• **EXERCISE OBJECTIVE**
In the legal text on an employer's liability to employees, what is called the unbending test of negligence in methods, machinery and appliances?

----- PAGE

As stated in Lincoln Street Ry. Co. v. Cox, 48 Neb. 807, 67 N.W. 740: "A master does not insure his servants against defective appliances. He is not chargeable in all events because the appliances furnished his employees are defective. He is liable only when he has been negligent in the matter. The rule is that as to his servants he is bound to use such care as the circumstances reasonably demand, to see that the appliances furnished are reasonably safe for use, and that they are afterwards maintained in such reasonably safe condition. He is not liable for defects of which he has no notice, unless the exercise of ordinary care would have resulted in notice. Sioux City P. R. Co. v. Finlayson, 16 Neb. 578, Missouri P. R. Co. v. Lewis, supra, Union P. R. Co. v. Broderick, 30 Neb. 735, all recognize this rule."

In Central Granaries Co. v. Ault, 75 Neb. 249, 106 N.W. 418, on motion for rehearing at page 255, 107 N.W. 1015, it was said: "The rule undoubtedly is that the master is not liable for furnishing dangerous machinery and appliances for the use of his servant, for all machinery is more or less dangerous. Employers are not insurers. They are liable for consequences, not of danger, but of negligence, and the unbending test of negligence in methods, machinery and appliances is the ordinary usage of the business." See, also, Phillips v. Chicago, B. Q. R. R. Co., 119 Neb. 182, 227 N.W. 931.

As stated in 56 C.J.S., Master and Servant, 171, p. 841: "Where the relation of master and servant exists, the master is liable to the servant for personal injuries sustained by him which have been incurred while he is within the course and scope of his employment, by reason of the master's negligence, except in so far as the common-law rules have been modified or affected by statute, discussed infra 173, or by the application of the doctrines of assumed risk, infra, 357-420, contributory negligence, infra, 421-488, and of fellow servants, infra 321-356."

In 56 C.J.S., Master and Servant, 382, p. 1189, citing Nebraska cases, it is said: "Except in so far as modified or abrogated by statute, as considered infra 383, and in the absence of a contract to the contrary, as a general rule, where the servant has actual knowledge of the dangers to which the service exposes him or where the defects or dangers are so patent and obvious that in the exercise of ordinary care, in the performance of the services for which he was employed, he should have known of their existence, he assumes the risk of injury incident to their existence."

It is elementary that contributory negligence by an employee is his failure to use such precautions for his own safety as ordinary prudence requires under the circumstances presented. As stated in 56 C.J.S., Master and Servant, 433, p. 1257: "An employee is chargeable with contributory negligence where he fails to take due care to avoid defects and dangers which are so open and obvious that anyone in the exercise of ordinary care and prudence would discover them."

As stated in 56 C.J.S., Master and Servant, 434, p. 1258: "In the absence of any statutory regulation of the subject, where a servant continues work with knowledge, actual or constructive, of dangers which an ordinarily prudent man would refuse to subject himself to, he is guilty of contributory negligence, particularly where he has created the danger." See, also, 56 C.J.S., Master and Servant, 435, p. 1259, where it is said: "Where a danger is as open and obvious to the servant as to the master, or where the servant has better means of knowledge than the master, he will be charged with such negligence as to bar a recovery. So too where it does not appear that the master knew or with ordinary care ought to have known of the defect which caused the injury, and it does appear that the servant had equal means with the master of ascertaining its existence, the servant cannot recover."

----------
----- DATA SHOWN

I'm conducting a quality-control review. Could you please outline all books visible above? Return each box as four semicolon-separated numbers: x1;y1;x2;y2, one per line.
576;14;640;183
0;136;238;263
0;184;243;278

----------

• **WRITTEN ANSWER**
The ordinary usage of the business.